- © 2008 Canadian Medical Association
Whistle-blowing doctors who take stands on behalf of their patients typically have few protections against retaliation.
But that's begun to change in some countries and states, like California, in which hospitals can be fined for reprisals. Some argue such protections should be systematic throughout Canadian medicine.
Their arguments are being bolstered by the experience of Alberta family physician Dr. John O'Connor, who over the past 2 years has found himself embroiled in controversy after publicly surmising that the development of the tar sands was linked to higher rates of cancer in the Northern Alberta town of Fort Chipewyan in which he works.
O'Connor's concerns drew international media attention and have since spawned a pair of investigations.
His statements also prompted an assault on his medical licence, led by 3 physicians who work for Health Canada and who filed complaints about O'Connor with the College of Physicians and Surgeons of Alberta in 2007.

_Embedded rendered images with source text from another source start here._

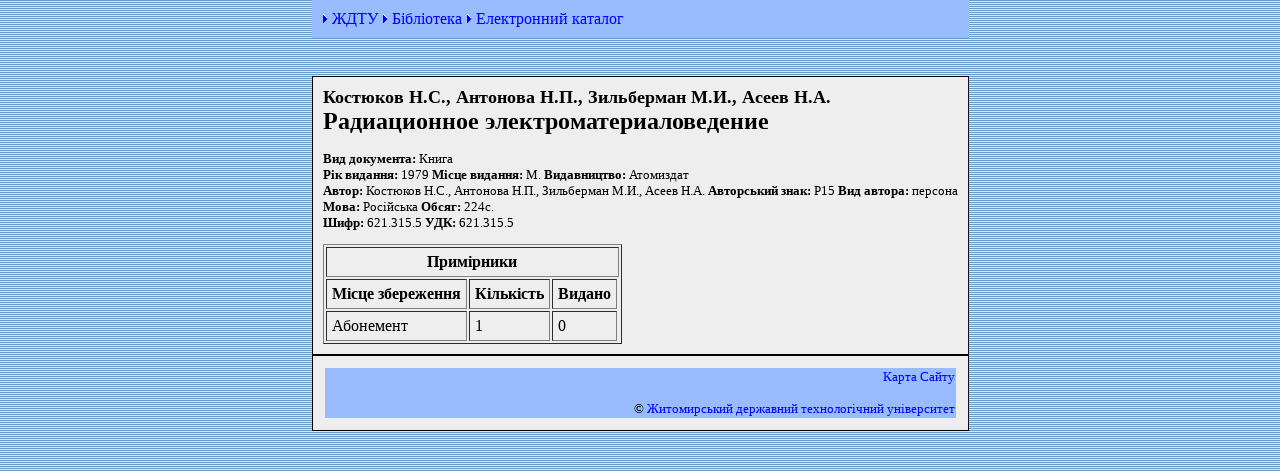

--- FILE ---
content_type: text/html
request_url: https://library.ztu.edu.ua/doccard.php/12208
body_size: 1563
content:
<html xmlns="http://www.w3.org/1999/html">
<head>
	<title>Радиационное электроматериаловедение - Бібліотека ЖДТУ</title>
	<meta http-equiv='Content-Type' content='text/html; charset=windows-1251'>
    <META name=Keywords content="бібліотека, книжки, журнали, газети, каталог, библиотека, книги, журналы, газеты">
    <link rel="canonical" href="http://library.ztu.edu.ua/doccard.php/12208" />
	<STYLE type=text/css>
		BODY {
			background: url(/images/fon.gif) #99bbff;
			font-size: 10pt;
			font-family: Verdana;
			SCROLLBAR-FACE-COLOR: #6699cc; SCROLLBAR-HIGHLIGHT-COLOR: #eeeeee;
			SCROLLBAR-SHADOW-COLOR: #6699cc; SCROLLBAR-3DLIGHT-COLOR: #6699cc;
			SCROLLBAR-ARROW-COLOR: #000000; SCROLLBAR-TRACK-COLOR: #eeeeee;
			SCROLLBAR-DARKSHADOW-COLOR: black;
		}
		TR#before {
			background-color: #99bbff;
		}
		TR#before TD A{
			color: #0000ff;
			text-decoration: none;
		}
		TR#before TD A:hover{
			color: #ccffff;
			text-decoration: none;
		}
		TD.formbody {
			background-color: #eeeeee;
			font-size: 10pt;
			border: 1px solid;
		}
		TD.formbody a:link {color: #0039e6; TEXT-DECORATION: none;}
		TD.formbody a:visited {color: #0039e6	;}
		TD.formbody a:hover {color: #0039e6; TEXT-DECORATION: underline; }
		TABLE.formresults {
			font-size: 10pt;
		}
		table.formresults a:link {color: #0039e6; TEXT-DECORATION: none;}
		table.formresults a:visited {color: #0039e6	;}
		table.formresults a:hover {color: #0039e6; TEXT-DECORATION: underline; }
	</STYLE>
</head>

<body marginwidth='0' marginheight='0'>
<table align='center' valign="top" border='0' cellspacing='0' cellpadding='10'>
	<tr id='before'><td>
			<img src="/img/razd3.gif" width="6" height="10"> <a href="https://ztu.edu.ua/">ЖДТУ</a>
			<img src="/img/razd3.gif" width="6" height="10"> <a href="http://lib.ztu.edu.ua">Бібліотека</a>
			<img src="/img/razd3.gif" width="6" height="10"> <a href="http://library.ztu.edu.ua/">Електронний каталог</a>
		</td></tr>
	<tr><td>&nbsp;</td></tr>
	<tr><td class='formbody'>

<b><font size='+1'>Костюков Н.С., Антонова Н.П., Зильберман М.И., Асеев Н.А.</font></b><br>
<b><font size='+2'>Радиационное электроматериаловедение</font></b><br><br><b>Вид документа:</b>&nbsp;Книга<br>
<b>Рiк видання:</b>&nbsp;1979&nbsp;<b>Мiсце видання:</b>&nbsp;М.&nbsp;<b>Видавництво:</b>&nbsp;Атомиздат<br>
<b>Автор:</b>&nbsp;Костюков Н.С., Антонова Н.П., Зильберман М.И., Асеев Н.А.&nbsp;<b>Авторський знак:</b>&nbsp;Р15&nbsp;<b>Вид автора:</b>&nbsp;персона<br>
<b>Мова:</b>&nbsp;Російська&nbsp;<b>Обсяг:</b>&nbsp;224с.<br>
<b>Шифр:</b>&nbsp;621.315.5&nbsp;<b>УДК:</b>&nbsp;621.315.5<br>

<p>
<table border='1' cellpadding='5'>
<tr><td colspan='5' align='center'><b>Примірники</b></td></tr>
<tr>
    <td><b>Місце збереження</b></td>
    <!-- td><b>Інвентарний номер</b></td -->
	<!-- td><b>Номер</b></td -->
	<td><b>Кількість</b></td>
	<td><b>Видано</b></td>
</tr>

<tr><td>Абонемент</td>
	<td>1</td>
	<td>0</td>
</tr>
</table>
</p>

		</td></tr><tr><td class='formbody'>
		<table width=100% border=0 class='formresults'>
		<tr id='before'><td align="right"><a href="http://library.ztu.edu.ua/booklist.php">Карта Сайту</a><br><BR>&copy;&nbsp;<a href="https://ztu.edu.ua/">Житомирський державний технологiчний університет</a></td></tr>
		</table>
		</td></tr></table>

	</body>
</html>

The Athabasca tar sands have been linked by Dr. John O'Connor to “clusters of diseases” among his patients in Fort Chipewyan, Alberta. O'Connor was accused by Health Canada of “causing undue alarm” and “blocking access to data” in his patient files. Image by: Photos.com
One of those, Dr. Hakique Virani, says the Health Canada trio are concerned about O'Connor's practice and conduct, primarily because he failed, they say, when requested by the province, to produce records for the patients he'd claimed had cancer.
Howard May, a spokesperson for Alberta Health and Wellness, says his agency “went out of our way to get Dr. O'Connor to come forward with information, and he didn't do it.”

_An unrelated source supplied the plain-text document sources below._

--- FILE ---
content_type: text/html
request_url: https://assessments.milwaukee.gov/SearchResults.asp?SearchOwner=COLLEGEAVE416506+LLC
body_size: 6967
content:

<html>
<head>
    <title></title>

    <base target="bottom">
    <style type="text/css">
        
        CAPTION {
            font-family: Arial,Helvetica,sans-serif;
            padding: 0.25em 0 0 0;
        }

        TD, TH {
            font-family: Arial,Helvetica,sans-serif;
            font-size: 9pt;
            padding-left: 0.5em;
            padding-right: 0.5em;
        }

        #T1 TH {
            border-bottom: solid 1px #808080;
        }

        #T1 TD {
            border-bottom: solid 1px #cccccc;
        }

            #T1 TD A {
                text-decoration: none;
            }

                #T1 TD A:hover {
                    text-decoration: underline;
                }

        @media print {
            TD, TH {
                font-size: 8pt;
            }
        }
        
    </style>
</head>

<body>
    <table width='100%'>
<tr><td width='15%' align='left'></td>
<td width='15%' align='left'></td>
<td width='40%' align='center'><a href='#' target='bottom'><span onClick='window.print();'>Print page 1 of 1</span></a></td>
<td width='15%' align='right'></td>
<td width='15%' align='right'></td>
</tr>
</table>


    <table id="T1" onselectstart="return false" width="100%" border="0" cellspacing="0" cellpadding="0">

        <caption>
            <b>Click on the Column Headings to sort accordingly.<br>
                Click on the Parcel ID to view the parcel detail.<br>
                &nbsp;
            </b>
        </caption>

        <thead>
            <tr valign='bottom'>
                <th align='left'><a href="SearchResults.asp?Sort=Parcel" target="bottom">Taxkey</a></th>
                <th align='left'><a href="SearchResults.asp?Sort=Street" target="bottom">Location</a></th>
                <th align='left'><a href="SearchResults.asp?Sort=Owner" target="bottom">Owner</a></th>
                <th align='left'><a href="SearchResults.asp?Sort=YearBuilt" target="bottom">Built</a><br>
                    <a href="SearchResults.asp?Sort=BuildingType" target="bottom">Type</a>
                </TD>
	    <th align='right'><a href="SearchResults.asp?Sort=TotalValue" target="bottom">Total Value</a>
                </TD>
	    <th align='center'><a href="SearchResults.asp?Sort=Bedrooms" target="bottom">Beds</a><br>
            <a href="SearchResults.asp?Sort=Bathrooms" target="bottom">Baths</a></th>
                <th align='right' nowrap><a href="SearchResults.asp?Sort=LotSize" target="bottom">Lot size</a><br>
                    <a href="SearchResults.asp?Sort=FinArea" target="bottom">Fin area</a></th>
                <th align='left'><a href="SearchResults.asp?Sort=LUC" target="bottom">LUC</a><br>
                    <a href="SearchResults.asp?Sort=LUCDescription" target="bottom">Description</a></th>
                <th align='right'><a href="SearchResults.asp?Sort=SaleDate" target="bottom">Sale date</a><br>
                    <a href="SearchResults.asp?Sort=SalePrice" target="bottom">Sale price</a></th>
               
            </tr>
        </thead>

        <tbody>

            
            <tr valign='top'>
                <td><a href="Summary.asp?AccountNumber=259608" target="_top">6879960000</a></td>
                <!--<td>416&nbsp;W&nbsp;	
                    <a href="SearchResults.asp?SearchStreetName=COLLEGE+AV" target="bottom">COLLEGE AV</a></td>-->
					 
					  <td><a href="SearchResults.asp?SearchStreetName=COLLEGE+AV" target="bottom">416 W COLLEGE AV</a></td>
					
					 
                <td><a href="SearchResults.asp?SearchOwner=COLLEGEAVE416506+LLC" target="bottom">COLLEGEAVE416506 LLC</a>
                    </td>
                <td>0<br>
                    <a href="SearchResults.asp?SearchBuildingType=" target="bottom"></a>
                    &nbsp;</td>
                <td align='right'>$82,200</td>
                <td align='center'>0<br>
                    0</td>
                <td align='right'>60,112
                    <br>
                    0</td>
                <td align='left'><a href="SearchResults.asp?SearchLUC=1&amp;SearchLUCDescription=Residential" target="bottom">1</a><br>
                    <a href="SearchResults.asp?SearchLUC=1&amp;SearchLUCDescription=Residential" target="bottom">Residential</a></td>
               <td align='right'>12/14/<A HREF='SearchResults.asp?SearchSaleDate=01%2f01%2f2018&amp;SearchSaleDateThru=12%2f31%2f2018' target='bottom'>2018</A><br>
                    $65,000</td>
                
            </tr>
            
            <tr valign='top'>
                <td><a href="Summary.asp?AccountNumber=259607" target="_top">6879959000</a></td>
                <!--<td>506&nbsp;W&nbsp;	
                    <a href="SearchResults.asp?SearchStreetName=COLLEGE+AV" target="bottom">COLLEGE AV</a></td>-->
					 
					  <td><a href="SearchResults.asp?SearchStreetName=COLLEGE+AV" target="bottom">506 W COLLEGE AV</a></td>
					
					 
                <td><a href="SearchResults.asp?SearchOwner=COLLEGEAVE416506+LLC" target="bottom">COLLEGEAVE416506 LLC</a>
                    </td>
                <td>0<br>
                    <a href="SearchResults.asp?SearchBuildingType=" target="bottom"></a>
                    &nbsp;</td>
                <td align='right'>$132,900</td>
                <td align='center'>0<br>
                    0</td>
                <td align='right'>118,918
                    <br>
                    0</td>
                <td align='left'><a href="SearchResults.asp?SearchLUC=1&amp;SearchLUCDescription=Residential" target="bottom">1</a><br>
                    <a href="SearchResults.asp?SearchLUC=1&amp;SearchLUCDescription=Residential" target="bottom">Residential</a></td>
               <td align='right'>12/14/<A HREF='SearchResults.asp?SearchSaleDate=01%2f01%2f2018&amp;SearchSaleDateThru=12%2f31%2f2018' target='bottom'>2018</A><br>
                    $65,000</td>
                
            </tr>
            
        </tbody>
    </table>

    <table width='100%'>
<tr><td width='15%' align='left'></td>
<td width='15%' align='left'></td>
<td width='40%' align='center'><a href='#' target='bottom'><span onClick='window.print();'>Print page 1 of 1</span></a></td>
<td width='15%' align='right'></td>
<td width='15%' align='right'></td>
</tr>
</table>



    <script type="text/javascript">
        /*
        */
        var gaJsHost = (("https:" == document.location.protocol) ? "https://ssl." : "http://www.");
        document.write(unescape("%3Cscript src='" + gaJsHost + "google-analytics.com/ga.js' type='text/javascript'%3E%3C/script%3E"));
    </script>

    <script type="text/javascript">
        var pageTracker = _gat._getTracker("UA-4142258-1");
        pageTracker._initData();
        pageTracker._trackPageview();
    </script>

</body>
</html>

O'Connor disputes this, saying that when he was asked to provide the names of people he knew had specific tumours or cancers, he did.

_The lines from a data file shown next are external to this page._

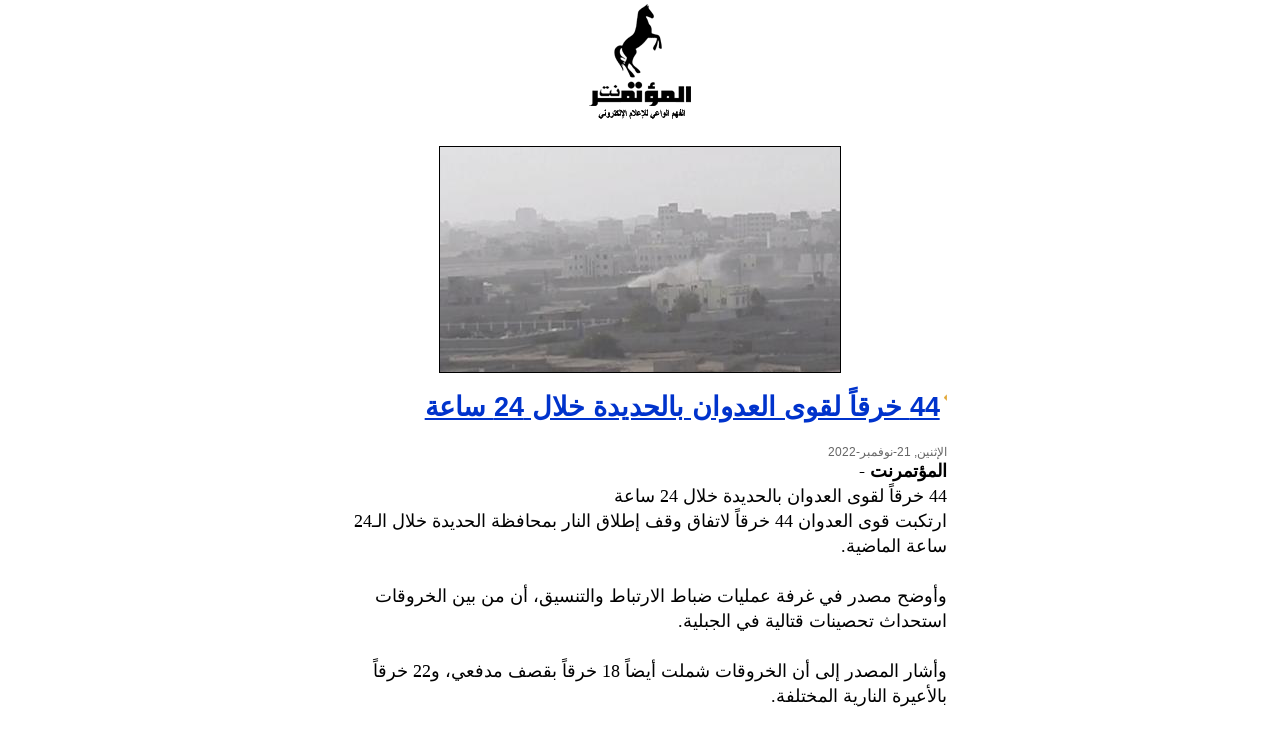

--- FILE ---
content_type: text/html
request_url: https://almotamar.net/news/print.php?id=166526
body_size: 1280
content:
<!DOCTYPE HTML PUBLIC "-//W3C//DTD HTML 4.01 Transitional//EN">
<html dir="rtl">
<head>

<base href="http://www.almotamar.net/news/">

<meta http-equiv="Content-Type" content="text/html; charset=windows-1256">

<link href="style.css" rel="stylesheet" type="text/css">
</head>
<body leftmargin="0" topmargin="0" marginwidth="0" marginheight="0" bgcolor="#FFFFFF">
<table width="650" border="0" align="center" cellpadding="2" cellspacing="0">
  <tr>
    <td><div align="center"><a href="http://www.almotamar.net"><img src="images/almotamar_logo_black.gif" width="110" height="124" border=0></a></div></td>
  </tr>
</table>

<table width="650" border="0" align="center" cellpadding="5" cellspacing="5" bordercolor="#000000">
  <tr>
    <td><div align="right">
        <table width="100%" border="0" cellspacing="2" cellpadding="6">
          <tr>
            <td><article><table border="0" cellspacing="0" style="border-collapse: collapse" bordercolor="#111111" width="100%" cellpadding="0"><tr><td width=100%>
<center><img border=1 src=../photo/22-11-21-1834345610.jpg alt='المؤتمر نت - ارتكبت قوى العدوان 44 خرقاً لاتفاق وقف إطلاق النار بمحافظة الحديدة خلال الـ24 ساعة الماضية' width="400"></center><br>
</td></tr>
<tr><td width="100%">
<div dir=rtl class=title-print><a class=title-print href=166526.htm><img src="images/almotamar_last_news_bult.gif" width="3" height="10" align="right" border="0"><h1>44 خرقاً لقوى العدوان بالحديدة خلال 24 ساعة</h1></a></div>
</td></tr><tr><td width=100%><div class=comments-print><time pubdate datetime="2022-11-21">الإثنين, 21-نوفمبر-2022</time></div>
</td></tr>
<tr><td width="100%"><div class=news-print dir=rtl>
<section><b>المؤتمرنت</b> - <br>44 خرقاً لقوى العدوان بالحديدة خلال 24 ساعة<br>ارتكبت قوى العدوان 44 خرقاً لاتفاق وقف إطلاق النار بمحافظة الحديدة خلال الـ24 ساعة الماضية.<br />
<br />
وأوضح مصدر في غرفة عمليات ضباط الارتباط والتنسيق، أن من بين الخروقات استحداث تحصينات قتالية في الجبلية.<br />
<br />
وأشار المصدر إلى أن الخروقات شملت أيضاً 18 خرقاً بقصف مدفعي، و22 خرقاً بالأعيرة النارية المختلفة.</section></td></tr></table></article>
</td>
          </tr>
        </table>
      </div></td>
  </tr>
</table>
<table width="650" border="0" align="center" cellpadding="12" cellspacing="0">
  <tr>
    <td bgcolor="#CCCCCC" style="font-family:tahoma; font-size:10pt;" dir=rtl>تمت طباعة الخبر 
      في: 
      الخميس, 29-يناير-2026 الساعة: 01:08 م      <br>
      يمكنك الوصول إلى الصفحة الأصلية عبر الرابط: <a href=166526.htm style="text-decoration:none; color:#000000;">http://www.almotamar.net/news/166526.htm</a></td>
  </tr>
</table>
<script defer src="https://static.cloudflareinsights.com/beacon.min.js/vcd15cbe7772f49c399c6a5babf22c1241717689176015" integrity="sha512-ZpsOmlRQV6y907TI0dKBHq9Md29nnaEIPlkf84rnaERnq6zvWvPUqr2ft8M1aS28oN72PdrCzSjY4U6VaAw1EQ==" data-cf-beacon='{"version":"2024.11.0","token":"7dcb12779d1a4d36bb91e057739e0143","r":1,"server_timing":{"name":{"cfCacheStatus":true,"cfEdge":true,"cfExtPri":true,"cfL4":true,"cfOrigin":true,"cfSpeedBrain":true},"location_startswith":null}}' crossorigin="anonymous"></script>
</body>
</html>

“I was asked for direct input and I gave them the information.”
O'Connor adds that he was accused of causing “undue alarm,” but members of the community have told him they are concerned, not alarmed.
He believes his advocacy “has given them the encouragement and the motivation to go ahead.” One complaint against O'Connor remains unresolved. (The College declined to investigate another and closed the case on the third).
Spurred by the O'Connor case, the general council of the Canadian Medical Association passed a resolution in 2007 urging that doctors be protected from “reprisal and retaliation” when they speak out as community advocates.
Pressure to protect whistle-blowing doctors and nurses in Canada has also come from public health and legal experts, including the SARS Commission, which concluded in 2006 that health care workers in Ontario need whistle-blower protection to ensure they report public health risks promptly and “without fear of consequences.”
Manitoba is the only jurisdiction in Canada that now enforces such protection.
It emerged after a 1994 dispute in which anesthesiologists at the Winnipeg Health Sciences Centre boycotted the hospital's cardiac surgery program and asked administrators to review its safety. The doctors were forced back to work under threat of losing their jobs.
A subsequent pediatric cardiac surgery inquest found that several deaths in the program could have been prevented and led, in turn, to Manitoba Regulation 64/2007, which protects healthcare professionals from reprisals when they make complaints about the quality of clinical care.
Similar protections are more widespread in the United States, where the Joint Commission on the Accreditation of Hospitals prohibits retaliatory action.
California has gone a step further, mandating that once a complaint is made, reprisals within 4 months are presumed to be retaliation, and the hospitals can be fined up to US$25 000.